For $20 that little kit would be a great help to a new apprentice starting out. That kit also has a zipper bag in it. I may grab a few for next years Christmas presents. I gave a lot of the younger guys the Greenlee pvc cutter this year.


----------



## electricalperson (Jan 11, 2008)

randomkiller said:


> For $20 that little kit would be a great help to a new apprentice starting out. That kit also has a zipper bag in it. I may grab a few for next years Christmas presents. I gave a lot of the younger guys the Greenlee pvc cutter this year.


helpers really appreciate gifts like that. do the young guys look up to you?


----------



## randomkiller (Sep 28, 2007)

electricalperson said:


> helpers really appreciate gifts like that. do the young guys look up to you?


 
I believe they do, I have never had one disrespect me or not jump right on something I have asked them to do.


----------



## electricalperson (Jan 11, 2008)

randomkiller said:


> I believe they do, I have never had one disrespect me or not jump right on something I have asked them to do.


want to trade helpers? i worked with a few that wouldnt do anything when asked and would tell me to f off if i yelled at them for not listening.  i think age has something to do with it im 25 and most helpers are 18-20


----------



## randomkiller (Sep 28, 2007)

electricalperson said:


> want to trade helpers? i worked with a few that wouldnt do anything when asked and would tell me to f off if i yelled at them for not listening.  i think age has something to do with it im 25 and most helpers are 18-20


The first time an apprentice does something out of line I send them back to the shop. I treat them the way I would want to be treated. I have had issues with some that wouldn't tie their boots or wore their pants below their boxers. They were sent back to the shop when they didn't conform. I did have one say I threatened his life because I told him I was going to ram a boot up his rear if he dragged his foot one more time but the hall saw it may way. I always help out the guys I work with for any length of time with tools and that type of thing. I was treated well when I started by the "old" guys.


----------



## electricalperson (Jan 11, 2008)

randomkiller said:


> The first time an apprentice does something out of line I send them back to the shop. I treat them the way I would want to be treated. I have had issues with some that wouldn't tie their boots or wore their pants below their boxers.
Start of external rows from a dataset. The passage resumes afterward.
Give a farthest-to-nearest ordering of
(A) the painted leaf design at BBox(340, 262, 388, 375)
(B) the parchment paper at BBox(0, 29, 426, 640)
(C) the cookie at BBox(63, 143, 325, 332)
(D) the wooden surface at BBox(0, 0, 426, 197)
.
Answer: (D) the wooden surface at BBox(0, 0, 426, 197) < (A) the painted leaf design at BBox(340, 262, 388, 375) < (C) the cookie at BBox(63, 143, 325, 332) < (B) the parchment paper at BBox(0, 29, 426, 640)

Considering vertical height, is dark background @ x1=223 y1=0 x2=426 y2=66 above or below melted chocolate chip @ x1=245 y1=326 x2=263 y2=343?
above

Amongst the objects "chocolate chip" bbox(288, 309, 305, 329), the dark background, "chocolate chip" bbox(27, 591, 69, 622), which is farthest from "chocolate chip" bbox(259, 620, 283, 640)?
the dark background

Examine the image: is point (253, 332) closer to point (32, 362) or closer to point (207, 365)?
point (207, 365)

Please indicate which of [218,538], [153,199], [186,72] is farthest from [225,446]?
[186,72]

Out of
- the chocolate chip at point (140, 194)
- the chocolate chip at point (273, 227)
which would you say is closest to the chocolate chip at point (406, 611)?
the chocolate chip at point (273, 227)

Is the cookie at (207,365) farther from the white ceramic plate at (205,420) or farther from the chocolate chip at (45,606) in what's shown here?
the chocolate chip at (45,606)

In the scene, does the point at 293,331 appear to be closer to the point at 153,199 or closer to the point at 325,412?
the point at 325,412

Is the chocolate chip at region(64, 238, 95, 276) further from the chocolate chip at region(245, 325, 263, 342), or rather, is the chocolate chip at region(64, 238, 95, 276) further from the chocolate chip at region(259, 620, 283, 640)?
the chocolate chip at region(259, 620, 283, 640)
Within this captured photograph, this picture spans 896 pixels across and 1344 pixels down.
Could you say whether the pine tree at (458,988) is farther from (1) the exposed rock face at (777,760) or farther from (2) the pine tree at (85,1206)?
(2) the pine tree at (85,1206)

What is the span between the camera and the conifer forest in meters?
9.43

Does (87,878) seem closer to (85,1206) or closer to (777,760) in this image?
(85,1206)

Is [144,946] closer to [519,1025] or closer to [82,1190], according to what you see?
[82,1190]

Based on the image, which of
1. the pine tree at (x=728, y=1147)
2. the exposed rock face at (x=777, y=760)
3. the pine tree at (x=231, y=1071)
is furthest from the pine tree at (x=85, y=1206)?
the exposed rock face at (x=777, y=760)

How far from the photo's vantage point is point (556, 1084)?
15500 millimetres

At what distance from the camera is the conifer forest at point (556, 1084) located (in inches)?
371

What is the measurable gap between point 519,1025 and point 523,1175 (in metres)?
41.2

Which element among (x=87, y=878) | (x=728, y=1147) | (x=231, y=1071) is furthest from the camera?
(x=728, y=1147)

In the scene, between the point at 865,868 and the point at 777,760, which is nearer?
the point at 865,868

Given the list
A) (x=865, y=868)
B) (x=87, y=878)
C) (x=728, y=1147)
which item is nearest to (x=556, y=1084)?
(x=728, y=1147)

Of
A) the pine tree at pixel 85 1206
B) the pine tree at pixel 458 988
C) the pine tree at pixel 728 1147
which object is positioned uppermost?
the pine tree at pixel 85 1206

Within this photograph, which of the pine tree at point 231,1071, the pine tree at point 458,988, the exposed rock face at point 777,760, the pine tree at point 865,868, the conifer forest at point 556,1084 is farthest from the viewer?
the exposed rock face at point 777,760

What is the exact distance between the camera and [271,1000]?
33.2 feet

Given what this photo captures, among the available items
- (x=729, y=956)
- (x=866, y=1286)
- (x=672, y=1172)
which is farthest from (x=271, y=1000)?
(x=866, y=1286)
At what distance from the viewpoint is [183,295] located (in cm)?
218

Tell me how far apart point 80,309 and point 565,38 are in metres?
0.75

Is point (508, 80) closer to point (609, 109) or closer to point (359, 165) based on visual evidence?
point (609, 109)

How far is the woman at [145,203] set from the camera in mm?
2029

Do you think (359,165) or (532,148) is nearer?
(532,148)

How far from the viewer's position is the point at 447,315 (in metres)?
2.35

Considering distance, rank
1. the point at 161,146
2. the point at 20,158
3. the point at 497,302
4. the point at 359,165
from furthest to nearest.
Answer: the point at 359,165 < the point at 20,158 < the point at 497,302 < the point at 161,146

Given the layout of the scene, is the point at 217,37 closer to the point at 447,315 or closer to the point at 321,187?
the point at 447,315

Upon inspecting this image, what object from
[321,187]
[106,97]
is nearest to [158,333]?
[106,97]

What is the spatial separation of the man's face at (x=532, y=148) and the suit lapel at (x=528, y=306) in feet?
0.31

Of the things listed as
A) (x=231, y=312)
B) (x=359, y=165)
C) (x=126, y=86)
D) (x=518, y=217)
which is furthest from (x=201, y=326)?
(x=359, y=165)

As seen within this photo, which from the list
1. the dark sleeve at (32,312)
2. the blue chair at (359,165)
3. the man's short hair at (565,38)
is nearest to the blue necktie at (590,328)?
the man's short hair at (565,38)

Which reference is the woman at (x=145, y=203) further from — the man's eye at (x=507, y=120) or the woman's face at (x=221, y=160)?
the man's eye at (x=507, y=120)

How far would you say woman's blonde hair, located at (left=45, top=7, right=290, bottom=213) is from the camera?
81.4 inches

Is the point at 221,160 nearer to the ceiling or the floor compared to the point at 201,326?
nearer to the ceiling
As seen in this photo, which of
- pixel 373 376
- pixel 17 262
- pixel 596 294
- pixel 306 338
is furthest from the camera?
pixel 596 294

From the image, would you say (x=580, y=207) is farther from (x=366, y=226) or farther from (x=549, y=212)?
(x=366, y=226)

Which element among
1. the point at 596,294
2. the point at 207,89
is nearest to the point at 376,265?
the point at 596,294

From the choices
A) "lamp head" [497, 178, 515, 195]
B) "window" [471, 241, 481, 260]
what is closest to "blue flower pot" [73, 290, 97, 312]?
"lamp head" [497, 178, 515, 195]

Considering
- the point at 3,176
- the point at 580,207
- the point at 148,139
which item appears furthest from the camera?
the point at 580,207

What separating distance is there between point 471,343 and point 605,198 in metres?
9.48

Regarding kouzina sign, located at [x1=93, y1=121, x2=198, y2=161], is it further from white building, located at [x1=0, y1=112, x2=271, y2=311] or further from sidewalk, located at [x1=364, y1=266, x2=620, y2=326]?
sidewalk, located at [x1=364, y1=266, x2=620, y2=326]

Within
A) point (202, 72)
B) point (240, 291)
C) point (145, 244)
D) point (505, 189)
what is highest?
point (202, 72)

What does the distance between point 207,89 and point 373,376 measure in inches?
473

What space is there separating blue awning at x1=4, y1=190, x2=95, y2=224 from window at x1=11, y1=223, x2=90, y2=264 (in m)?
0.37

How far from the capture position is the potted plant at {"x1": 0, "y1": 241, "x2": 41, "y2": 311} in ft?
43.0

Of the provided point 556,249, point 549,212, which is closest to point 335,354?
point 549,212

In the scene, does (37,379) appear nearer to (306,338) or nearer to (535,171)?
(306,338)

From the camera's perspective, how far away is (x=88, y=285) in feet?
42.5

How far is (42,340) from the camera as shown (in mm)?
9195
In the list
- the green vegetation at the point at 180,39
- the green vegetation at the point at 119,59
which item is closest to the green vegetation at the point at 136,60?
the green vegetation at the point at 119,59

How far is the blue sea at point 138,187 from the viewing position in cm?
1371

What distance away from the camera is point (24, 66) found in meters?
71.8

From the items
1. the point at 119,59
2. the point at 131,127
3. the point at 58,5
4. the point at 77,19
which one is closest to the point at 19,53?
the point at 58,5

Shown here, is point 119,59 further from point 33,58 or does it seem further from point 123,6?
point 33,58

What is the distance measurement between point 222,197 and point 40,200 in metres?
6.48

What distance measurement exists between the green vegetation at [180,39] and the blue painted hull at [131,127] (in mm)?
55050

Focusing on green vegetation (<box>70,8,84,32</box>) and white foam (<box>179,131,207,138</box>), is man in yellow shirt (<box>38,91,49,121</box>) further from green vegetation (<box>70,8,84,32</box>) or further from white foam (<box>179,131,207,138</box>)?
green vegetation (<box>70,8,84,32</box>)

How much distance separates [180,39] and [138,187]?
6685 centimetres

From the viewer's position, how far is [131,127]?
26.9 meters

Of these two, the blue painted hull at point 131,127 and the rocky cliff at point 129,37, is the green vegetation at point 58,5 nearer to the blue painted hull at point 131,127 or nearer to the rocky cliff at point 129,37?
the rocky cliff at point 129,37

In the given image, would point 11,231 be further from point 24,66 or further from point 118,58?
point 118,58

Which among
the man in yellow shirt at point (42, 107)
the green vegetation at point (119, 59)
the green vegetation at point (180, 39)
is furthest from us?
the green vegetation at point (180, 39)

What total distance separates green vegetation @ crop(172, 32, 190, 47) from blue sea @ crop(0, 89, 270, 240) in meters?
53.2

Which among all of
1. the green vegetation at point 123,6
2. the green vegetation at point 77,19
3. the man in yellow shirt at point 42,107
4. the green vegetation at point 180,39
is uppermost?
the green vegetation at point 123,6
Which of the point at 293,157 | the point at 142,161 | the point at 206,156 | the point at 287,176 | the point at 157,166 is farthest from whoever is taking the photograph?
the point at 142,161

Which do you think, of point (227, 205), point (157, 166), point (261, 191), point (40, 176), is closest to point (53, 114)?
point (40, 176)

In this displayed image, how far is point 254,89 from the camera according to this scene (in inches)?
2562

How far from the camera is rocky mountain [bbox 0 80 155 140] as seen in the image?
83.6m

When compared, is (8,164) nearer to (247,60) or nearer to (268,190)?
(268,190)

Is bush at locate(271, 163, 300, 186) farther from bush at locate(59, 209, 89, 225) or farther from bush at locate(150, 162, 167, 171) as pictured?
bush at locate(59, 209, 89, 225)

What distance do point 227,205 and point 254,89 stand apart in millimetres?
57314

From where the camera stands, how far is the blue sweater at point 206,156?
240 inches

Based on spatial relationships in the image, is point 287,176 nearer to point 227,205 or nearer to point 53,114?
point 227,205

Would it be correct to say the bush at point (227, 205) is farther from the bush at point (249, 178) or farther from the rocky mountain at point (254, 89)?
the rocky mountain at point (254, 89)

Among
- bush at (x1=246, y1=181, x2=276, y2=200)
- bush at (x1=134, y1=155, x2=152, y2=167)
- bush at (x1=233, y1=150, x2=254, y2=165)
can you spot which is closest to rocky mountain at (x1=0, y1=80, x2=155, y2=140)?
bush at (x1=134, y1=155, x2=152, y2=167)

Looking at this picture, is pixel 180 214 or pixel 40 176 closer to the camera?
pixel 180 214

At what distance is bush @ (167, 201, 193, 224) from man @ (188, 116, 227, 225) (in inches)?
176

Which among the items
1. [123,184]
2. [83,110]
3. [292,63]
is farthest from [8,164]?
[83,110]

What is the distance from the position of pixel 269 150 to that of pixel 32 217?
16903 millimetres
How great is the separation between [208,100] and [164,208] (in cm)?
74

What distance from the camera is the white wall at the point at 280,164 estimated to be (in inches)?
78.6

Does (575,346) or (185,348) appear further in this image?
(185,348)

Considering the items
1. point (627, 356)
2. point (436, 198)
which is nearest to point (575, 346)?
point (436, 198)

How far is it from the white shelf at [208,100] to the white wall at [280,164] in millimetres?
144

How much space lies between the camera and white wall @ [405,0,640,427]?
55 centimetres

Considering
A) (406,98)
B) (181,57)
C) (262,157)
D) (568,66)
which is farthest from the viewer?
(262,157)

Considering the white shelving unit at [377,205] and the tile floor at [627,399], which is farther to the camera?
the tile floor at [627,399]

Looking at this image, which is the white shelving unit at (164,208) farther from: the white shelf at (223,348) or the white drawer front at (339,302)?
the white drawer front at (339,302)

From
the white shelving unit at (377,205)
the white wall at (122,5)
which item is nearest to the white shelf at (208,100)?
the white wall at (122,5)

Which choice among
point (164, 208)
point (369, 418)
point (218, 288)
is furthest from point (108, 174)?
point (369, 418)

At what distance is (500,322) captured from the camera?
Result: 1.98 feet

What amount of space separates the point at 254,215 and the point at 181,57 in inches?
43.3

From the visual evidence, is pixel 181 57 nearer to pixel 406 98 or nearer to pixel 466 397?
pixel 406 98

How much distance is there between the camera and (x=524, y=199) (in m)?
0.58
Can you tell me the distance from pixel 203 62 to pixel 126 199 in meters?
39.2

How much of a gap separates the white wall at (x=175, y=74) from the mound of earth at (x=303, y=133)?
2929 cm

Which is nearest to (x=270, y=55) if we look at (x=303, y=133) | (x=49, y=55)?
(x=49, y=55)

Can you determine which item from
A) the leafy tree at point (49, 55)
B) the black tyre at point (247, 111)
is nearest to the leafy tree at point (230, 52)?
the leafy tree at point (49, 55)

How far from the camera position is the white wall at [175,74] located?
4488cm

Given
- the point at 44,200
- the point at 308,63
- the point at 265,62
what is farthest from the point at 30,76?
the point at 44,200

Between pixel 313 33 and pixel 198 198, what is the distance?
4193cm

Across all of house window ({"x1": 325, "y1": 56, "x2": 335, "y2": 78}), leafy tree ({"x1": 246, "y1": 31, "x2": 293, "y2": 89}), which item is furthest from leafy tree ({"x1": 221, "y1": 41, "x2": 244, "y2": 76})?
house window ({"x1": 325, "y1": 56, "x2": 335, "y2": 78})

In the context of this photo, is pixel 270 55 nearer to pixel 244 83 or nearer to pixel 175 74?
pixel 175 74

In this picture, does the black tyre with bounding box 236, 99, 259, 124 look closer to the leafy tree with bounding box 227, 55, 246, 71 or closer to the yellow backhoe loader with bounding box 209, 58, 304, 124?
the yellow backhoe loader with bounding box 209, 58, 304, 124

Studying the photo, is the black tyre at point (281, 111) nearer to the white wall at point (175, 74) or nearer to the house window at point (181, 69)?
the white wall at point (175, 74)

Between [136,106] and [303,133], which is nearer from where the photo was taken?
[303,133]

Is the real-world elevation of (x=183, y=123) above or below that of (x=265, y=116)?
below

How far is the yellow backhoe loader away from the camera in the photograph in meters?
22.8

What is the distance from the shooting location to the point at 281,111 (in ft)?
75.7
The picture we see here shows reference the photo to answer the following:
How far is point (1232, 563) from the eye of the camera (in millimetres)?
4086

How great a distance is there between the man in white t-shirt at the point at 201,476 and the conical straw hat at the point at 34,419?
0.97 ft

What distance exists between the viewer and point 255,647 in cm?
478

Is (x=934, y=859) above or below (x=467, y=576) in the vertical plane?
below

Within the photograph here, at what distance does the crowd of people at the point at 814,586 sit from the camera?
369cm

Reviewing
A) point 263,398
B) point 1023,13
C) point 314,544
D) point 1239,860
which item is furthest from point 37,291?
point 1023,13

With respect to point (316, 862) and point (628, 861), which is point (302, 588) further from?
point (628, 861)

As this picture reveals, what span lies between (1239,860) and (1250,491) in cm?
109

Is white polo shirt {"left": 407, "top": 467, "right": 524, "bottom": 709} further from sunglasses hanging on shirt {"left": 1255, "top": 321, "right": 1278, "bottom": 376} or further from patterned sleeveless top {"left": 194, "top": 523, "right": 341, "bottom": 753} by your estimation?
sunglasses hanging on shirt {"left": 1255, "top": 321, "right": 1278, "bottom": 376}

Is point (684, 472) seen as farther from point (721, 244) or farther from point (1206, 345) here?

They were sent back to the shop when they didn't conform. I did have one say I threatened his life because I told him I was going to ram a boot up his rear if he dragged his foot one more time but the hall saw it may way. I always help out the guys I work with for any length of time with tools and that type of thing. I was treated well when I started by the "old" guys.


its hard to send guys back to the shop they drive in the van with me. ever work with know it all newly licensed journeymen? thats even worse


----------



## randomkiller (Sep 28, 2007)

electricalperson said:


> its hard to send guys back to the shop they drive in the van with me. ever work with know it all newly licensed journeymen? thats even worse


 
Well then depending on the job they might have one hell of a walk, no where in my contract does it say if they can't work I have to drive them back. If they didn't want to go back on foot i'd call them a cab but that's as far as it goes.
Yeah I have more problems with new Jws than apprentices. The last guy I got rid of was a real piece of work. He had all matching blue tools and would dress accordingly. He even had blue Timberland work boots. I knew he had to go on his second day. He spent more time on the phone than anything else. I told our boss who pulled him away from me in short order but found out I was right very quickly. I heard after he had over 1500 minutes on the company cellphone his first month. Also he was the only guy in our shop that bought an aluminum extension ladder when he said he needed one and was told to go buy one. A real winner.
I don't get much real crap on the job, I have a bad rep from tossing a carpenter off a roof a few years back. He broke his collar bone.


----------



## electricalperson (Jan 11, 2008)

randomkiller said:


> I have a bad rep from tossing a carpenter off a roof a few years back. He broke his collar bone.


 
thats why the helpers respect you, they are afraid you will seriously kill them haha. i had a helper that all he did was talk on the phone and text all day and spend 2 hours a day in the bathroom. i got him fired in a couple weeks.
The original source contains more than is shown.